On 8/28/2015 3:03 AM, Will Yardley wrote:
On Fri, Aug 28, 2015 at 01:37:18PM +0900, Stephen J. Turnbull wrote:
Mark writes:
> First, apologies if this has been discussed before. I run a number
> of mailman lists on a Centos 6 platform and mailman 2.1.12-25. This
> version was updated in July as follows:
> https://rhn.redhat.com/errata/RHSA-2015-1417.html and included
> fixes for a number of DMARC issues. Including "... With this
> update, domains with a "reject" DMARC policy are recognized
> correctly.."
Stock Mailman 2.1.12 doesn't do any DMARC detection. This is quite
bizarre that they would backport such a feature rather than update to
2.1.18-1 or later. Mailman 2.1 is hardly an unstable package.

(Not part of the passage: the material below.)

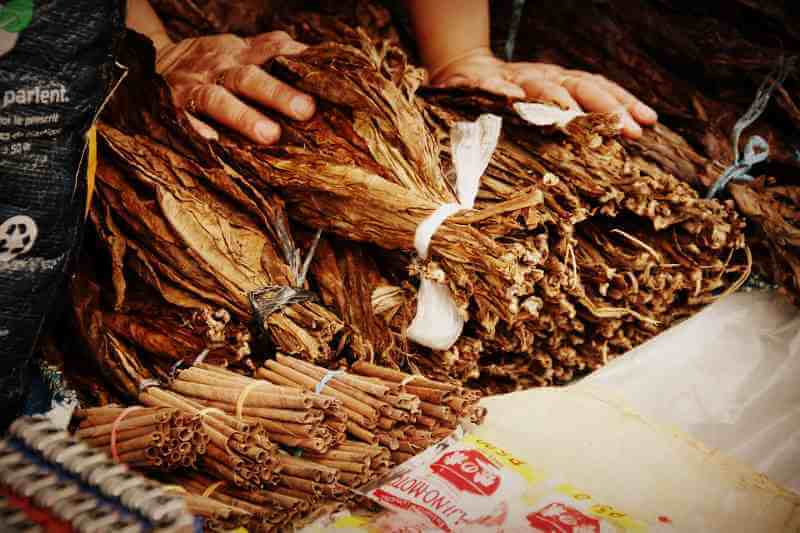 Сбор табака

That's the way most "stable" Linux distributions do it. I think it has a
lot to do with keeping the complex web of interdependencies in check,
but probably also has to do with keeping features predictable. Even with
security issues, generally, they go to quite a bit of work to backport
things, rather than change versions.
Not sure about 6, but the specific way they backported the changes for
the DMARC patch on EL5 had to do partially with dependencies... either
the fact that the normal version didn't depend on dnspython and this one
did, or the version of dnspython required wasn't available in EL5 (looks
like they actually ended up vendoring dnspython inside the Mailman
package).
Folks who want more up to date versions tend to either jump major
releases more often, use third party repos, rebuild RPMs from upstream,
or just build from source. We use the vendor provided Mailman package,
and for the most part, it works for us, though in cases like this, it is
problematic.
w
It appears to me that if someone were to back-port the DMARC changes
from 2.1.18 back to 2.1.12, then there is a possibility that there
will be problems with the back-port due to code changes between
.12 and .18. When I looked at the Ubuntu changes, I saw many
changes that were not documented, and I had no idea what they did.
Part of the problem in Ubuntu (or any other packager) who wants
to create a package for a newer Mailman is that all of these
patches, whether created to fix bugs or add features, have to be
re-fitted into the code. And that takes time. I am not sure
which process is more prone to introduce errors - re-fitting
patches into a newer Mailman or trying to re-fit DMARC patches
into on older Mailman.
This is why I determined, when I was running a Mailman installation
on Ubuntu, that I would create my own package from the SourceForge
source instead of installing the Ubuntu Mailman package. It took
me a while to figure out how to do it, but once I did it, I had
the instructions to re-do it for subsequent SF Mailman releases.
I wanted to know exactly what source I was running, so I could get
assistance from the authors via this list.